Sunday, January 15, 2023
South Mountain, 2nd Level (Sheraton Phoenix Downtown)
* noted as presenting author
Stephanie Gangemi, PhD, LCSW, Assistant Professor, University of Colorado Colorado Springs, Colorado Springs, CO
Background: Those who have worked in correctional environments are aware of the powerful effects they can have on everyone within the walls, including mental health staff. Despite the critical role that correctional mental health professionals play in jails and prisons across the country, there is a paucity of academic research and literature on the experience of correctional mental health professionals. This presentation will explore the research design, findings, and recommendations of a phenomenological, qualitative study that explores how correctional mental health professionals perceive the effects of working in correctional environments on their lived experiences. The literature review presents numerous theoretical considerations on the experiences of correctional mental health professionals including burnout, trauma/secondary trauma, dehumanization, moral injury, corrections fatigue, and post-traumatic growth. Topics discussed include the rationale for the study, history of mass incarceration, theoretical foundation for the study, an overview of the findings with excerpts of the transcribed interviews, as well as a discussion on the thematic analysis of the study content and suggestions for enhancing the experience of mental health professionals working in correctional environments. The hypothesis for the study was that while “burnout” is often blamed as the primary challenge facing people working in correctional environments, the realities are more complex.

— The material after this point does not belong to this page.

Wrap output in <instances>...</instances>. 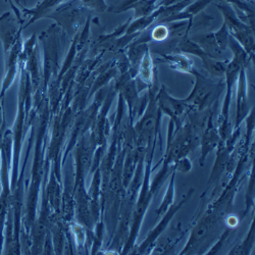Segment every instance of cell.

Methods: Individual, qualitative interviews were conducted with Master and Doctoral-level correctional mental health professionals in Colorado (n=22). Participants were obtained via purposive sampling, social media outreach, and snowball sampling. All semi-structured interviews were conducted through video and transcripts were sent to a transcription service. Interviews were coded using thematic coding in Atlas.ti by the researcher as well as a secondary coder.

Results: The findings of the study include thematic categories related to 1) the relationship between custody and mental health staff, 2) problems and solutions regarding clinical supervision, 3) emotional darkness and trauma, 4) professional isolation, and 5) the power of purpose/post-traumatic growth. Narrative excerpts from the participants are provided throughout to illustrate study themes. Study strengths and limitations, directions for future research and practice implications are also discussed.

Conclusions and Implications: The presentation will include a discussion of the conclusions of the study while offering ideas for problem-solving across different correctional facilities to improve conditions for correctional mental health professionals and people involved in the correctional system. The study found that there are ample opportunities to enhance the relationship between custody and mental staff in ways that are mutually empowering while enhancing the treatment and safety of incarcerated people. Improving trauma-informed supervision, building a foundational understanding of the prison industrial complex for staff, and integrating community oversight committees are among the suggestions for improving the experience of correctional mental health professionals.